COBOL still exists today with an estimated 20,000 jobs worldwide available. Can you imagine being a top tier mainframe engineer with decades of experience, who never looked beyond the needs of the current job, who now needs to pivot for the first time to a serverless system driven by AI??

Stay curious. Stay engaged with the world around you. Stay in that continuous learning cycle. When big shifts happen in your industry, you want to be mentally toned and ready to shift with them. Don’t let the world pass you by because you find it too hard to dive in and learn something new.

It Isn’t Strength Training

When I say continuous learning, I’m not talking about getting your Masters and a PhD. It could mean that, but that’s heavy lifting - you can’t work full time and do this kind of learning on a regular cadence. You’ll burn out. I’m talking about the steady state of leaning into the world around you. It doesn’t even need to be work-related. Just learn something. Exercise those muscles!

Look - you could run on a treadmill, play pickleball, or snowshoe - and it’s all a cardio workout. The same rules apply for continuous learning. The act is almost more important than the content. Want to learn how to maintain your motorcycle yourself? Great. Want to learn how to write both a proper limerick and haiku? Fantastic. Want to learn about the wave-particle duality of quantum physics? Perfect.?

BTW - I recommend all of those.?

Bake Innovation into the Culture

If you work on a team - leadership position or not - your steady diet of knowledge will be noticed by those around you, and many will be driven to follow. Some will start learning the same things you drop in conversation. They’ll be driven by curiosity. You’ll drop a little knowledge bomb and they’ll want to rabbit-hole it a little bit. They may spend two minutes on the phone right away checking it out, or they may spend two days at home diving deep.
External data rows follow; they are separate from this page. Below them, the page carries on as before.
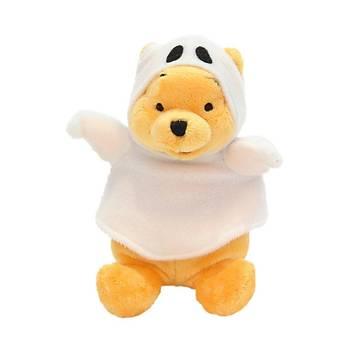 Pooh Hayalet Kostümlü Peluþ Oyuncak 26 cm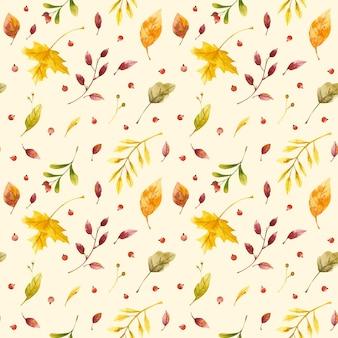 Осень акварель бесшовные модели осенние лесные листья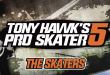 Meet some of the Pro Skaters you can choose to play with in Tony Hawk's Pro Skater 5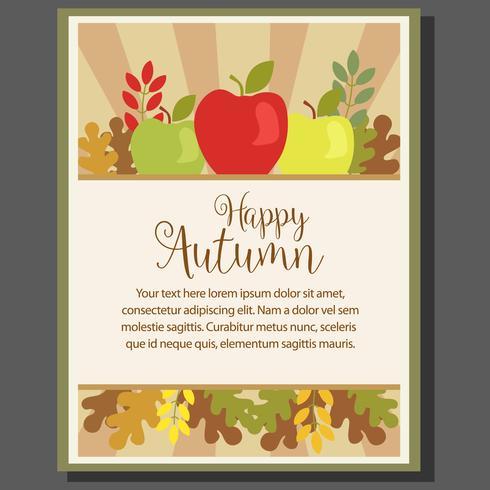 Cartel de tema otoño feliz con manzana en estilo plano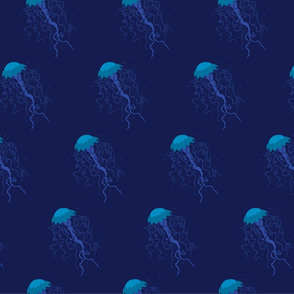 chipmanc_jellyfish_pattern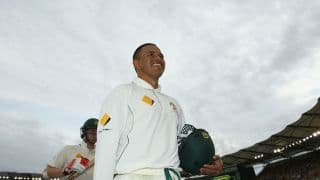 David Warner, Usman Khawaja propel Australia 389/2 against New Zealand on Day 1 of 1st Test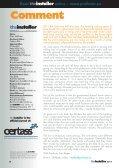 Installer Dec 11 - profinder.eu - Page 4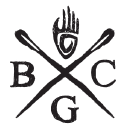 Bexar Goods Co Coupons and Promo Codes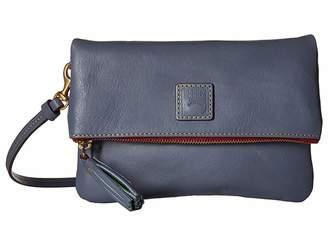 Dooney & Bourke Florentine Classic Fold-Over Zip Crossbody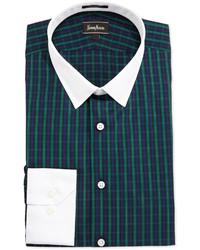 grünes Businesshemd mit Schottenmuster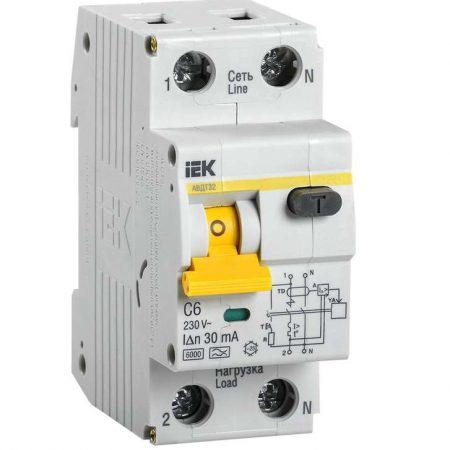 Выключатель автоматический дифференциального тока 2п (1P+N) C 6А 30мА тип A 6кА АВДТ-32 ИЭК MAD22-5-006-C-30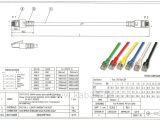 Cat5e Straight Through Wiring Diagram Cat5e Patchkabel Doppelt Geschirmt Sf Utp 50 M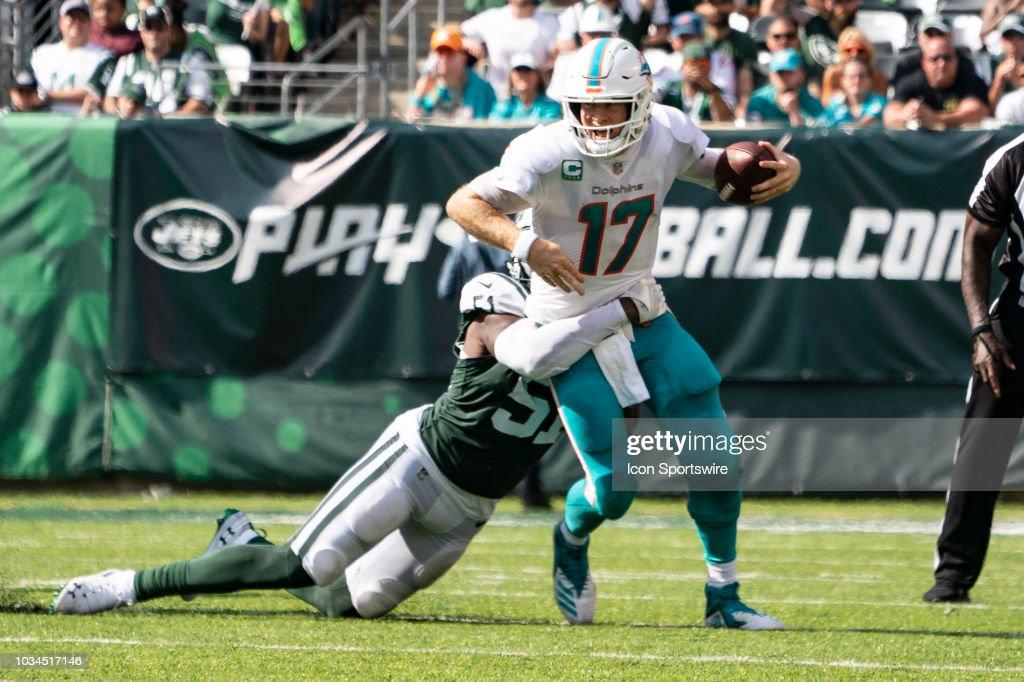 Brandon Copeland NFL Jersey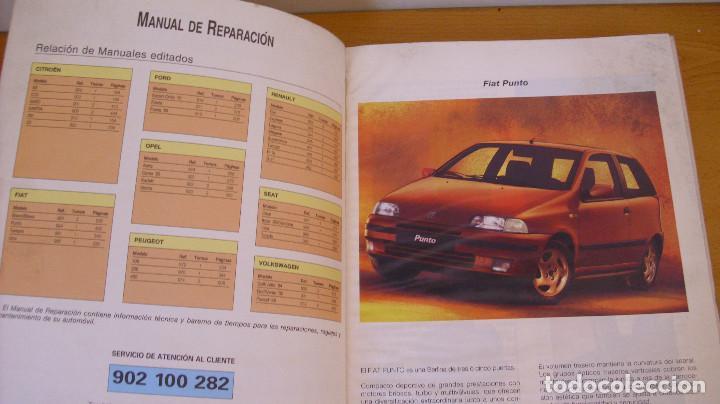 Coches y Motocicletas: MANUAL TALLER GUÍA TASACIONES FIAT PUNTO 1999 REPARACIÓN AUTOMÓVIL COCHE - Foto 3 - 171102590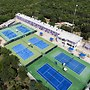 Cancun Tennis Inn - All Inclusive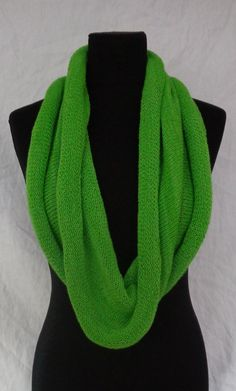 Green Shoulder Cowl Scarf  Icelandic Production by HuldaGK on Etsy
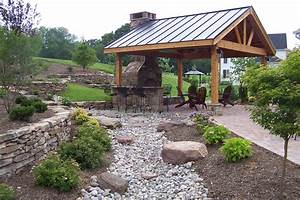 Back Yard Pavilion With Fireplace Plans Covered Trellis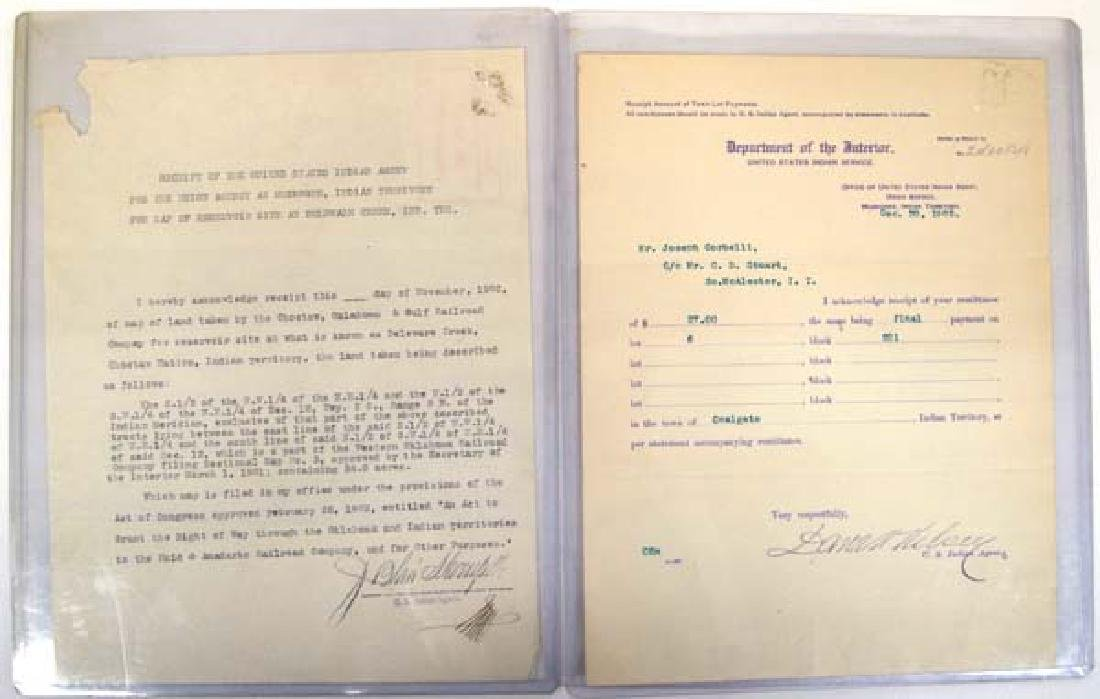 2 Antique Indian Agent Documents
Either way, you’ve just prompted learning.

Others will be driven by their competitive nature, especially if they are your peers and the knowledge you brought is directly related to your work. The competitive ones around you will want to keep pace and then try to push beyond your knowledge.?

Now, think of a team that is settled into the status quo versus a team that is hungry for new knowledge. One team will just continue doing what they have done in the past. The other team will innovate. That’s all driven by curiosity and a desire for continuous learning.

Connecting Dots

Innovation comes from thinking outside of the box. That ability comes from having a lot of varied data points in that big brain of yours. It’s like the best one pot, slow cook meal ever. You spend years adding a variety of ingredients, set it on simmer and wait. When a new challenge hits, rather than stumbling, or just doing the same old thing you’ve done in the past….you stop, an idea clicks, and you mutter the words people may start getting tired of hearing: “Wait. What if we…”

It Starts with Curiosity

If you are not yet in the mode of continuous learning, start now! It really can be as easy as spending five minutes a day just following through and getting answers to questions you pose to yourself all time - “Huh. I wonder how that works.” or “Why did they do that?” ?It won’t take much time and you will start to move from the quick hit learnings like understanding the history of the game Go, to exploring game theory.?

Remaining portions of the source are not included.